Bu rivayeti gençler daha iyi anlasın diye “Babanın Peygamberliğine güvenme! Öyle bir mahkeme var ki, ben bile sana torpil yapamam” diye paylaşmıştım. Rivayetin orijinalinde torpil kelimesi geçmiyor diye eleştirenler olmuştu. Rivayetin orijinalinde torpil kelimesinin geçmediğini biliyordum. Söylenen sözü, günümüz gençliğinin diliyle ifade etmek için bu şekilde kullanmıştım. Bu yazı için aynı rivayeti yazarken, yine yazının mesajına uygun bir dil kullanayım. Peygamberimiz kızına diyor ki; “Babanın Peygamberliğine güvenme! Öyle bir mahkeme var ki, ben bile sana şefaat edemem”

Kuran’da ki birçok ayete, Peygamberimizin uyarısına, Allah’ın adaletine sığmayacağı gerçeğine rağmen, yıllardır Müslümanları şeyhlerin şefaatine inandırarak kandırmaya devam ediyorlar. Anadolu’da, kendisini kurtaramadığı halde, başkalarını kurtarmaktan bahsedenler için güzel bir benzetme vardır; Kendisi muhtac-ı himmet bir dede, Nerde kaldı gayrıya himmet ede.

Allah Kral Değildir

Kuran ve Şefaat kitabında, Prof. Yaşar Düzenli, Mekke müşrik zihniyeti ile bugünün şefaat anlatma dilinin aynı olduğunu, Kuran’ın şefaat inancını asla kabul etmediğini vurguluyor.

Öyle anlaşılıyor ki Mekke müşrikleri Allah’ı, tıpkı bir hükümdar gibi düşünüyorlar ve antropomorfist bir yaklaşım sergiliyorlardı. Nasıl ki, hükümdarın yanına doğrudan değil, aracılar vasıtasıyla girilir, hükümdara bir şey kabul ettirmek için onun katında sözü geçen birini bulmak gerekirse; Allah’ın huzuruna varmak ve O’nun tarafından kabul görmek için de aracılara başvurmak gereğine inanmışlardır. İşte ayet bu anlayışı ortadan kaldırmaya yönelik ilk adımdır.

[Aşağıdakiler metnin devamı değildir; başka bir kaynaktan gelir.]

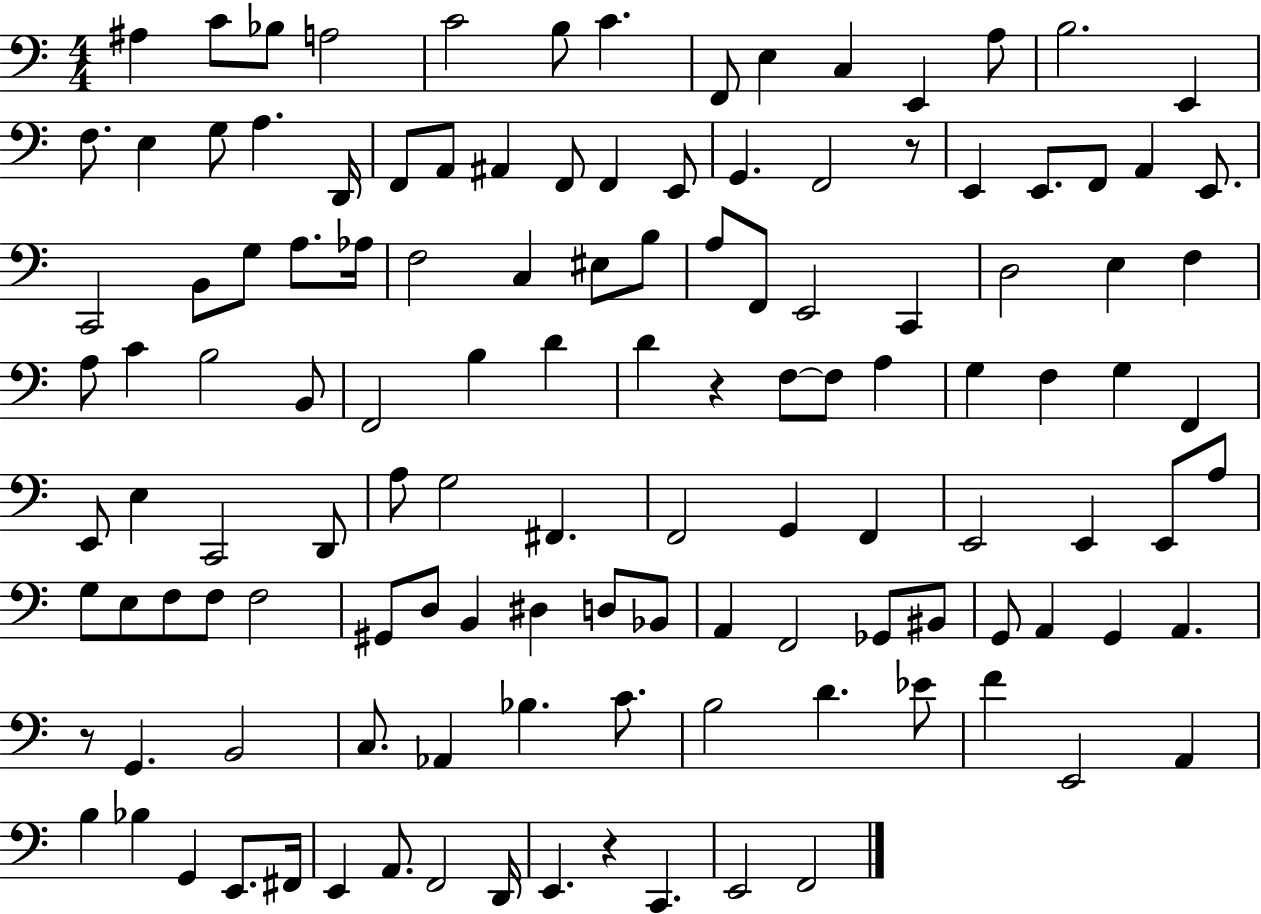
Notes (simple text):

A#3/q C4/e Bb3/e A3/h C4/h B3/e C4/q. F2/e E3/q C3/q E2/q A3/e B3/h. E2/q F3/e. E3/q G3/e A3/q. D2/s F2/e A2/e A#2/q F2/e F2/q E2/e G2/q. F2/h R/e E2/q E2/e. F2/e A2/q E2/e. C2/h B2/e G3/e A3/e. Ab3/s F3/h C3/q EIS3/e B3/e A3/e F2/e E2/h C2/q D3/h E3/q F3/q A3/e C4/q B3/h B2/e F2/h B3/q D4/q D4/q R/q F3/e F3/e A3/q G3/q F3/q G3/q F2/q E2/e E3/q C2/h D2/e A3/e G3/h F#2/q. F2/h G2/q F2/q E2/h E2/q E2/e A3/e G3/e E3/e F3/e F3/e F3/h G#2/e D3/e B2/q D#3/q D3/e Bb2/e A2/q F2/h Gb2/e BIS2/e G2/e A2/q G2/q A2/q. R/e G2/q. B2/h C3/e. Ab2/q Bb3/q. C4/e. B3/h D4/q. Eb4/e F4/q E2/h A2/q B3/q Bb3/q G2/q E2/e. F#2/s E2/q A2/e. F2/h D2/s E2/q. R/q C2/q. E2/h F2/h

Şah Veliyyullah Dehlevî’nin dediği gibi, yerleri ve göklerin yaratıcısının Allah olduğunu söyleyen bu insanların bir kısım yarı tanrılar ihdas ederek, Allah katında kendilerine şefaatçi edinmeleri, kıyasu’l-ğaib ale’ş-şâhit usulünden hareket ederek, Allah’ı dünya krallarına benzetme yanlışlığındandır. (Kuran ve Şefaat – Prof. Yaşar Düzenli – Pınar Yayınları – S.120)

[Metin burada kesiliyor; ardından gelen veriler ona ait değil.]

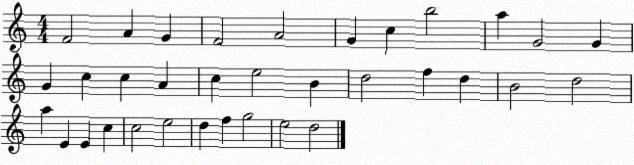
X:1
T:Untitled
M:4/4
L:1/4
K:C
F2 A G F2 A2 G c b2 a G2 G G c c A c e2 B d2 f d B2 d2 a E E c c2 e2 d f g2 e2 d2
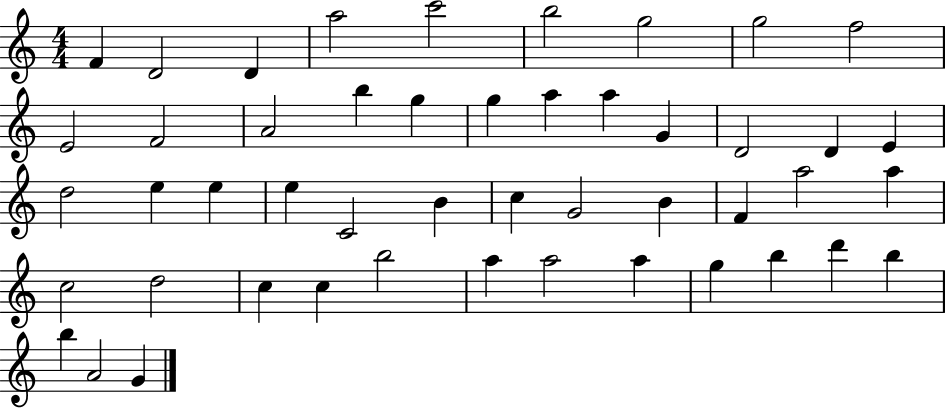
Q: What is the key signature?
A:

Allah bir Kral değildir. Şeyh sandıkları insanlar ise Kral’ın yardımcıları değildir. Şeyhlerini, Allah’ın yanına girmeden önce müracaat edilen Özel Kalem Müdürü gibi anlatan şefaat tüccarlarından uzak durun. Allah, tüm kullarına şah damarından daha yakındır. Şah damarınızdan daha yakın olan Allah’a ulaşmak için, şeyh damarından bahsedenler, şefaat tüccarı sahtekarlardır.

Şeyh damarı tuzak, şefaat inancı oltadır.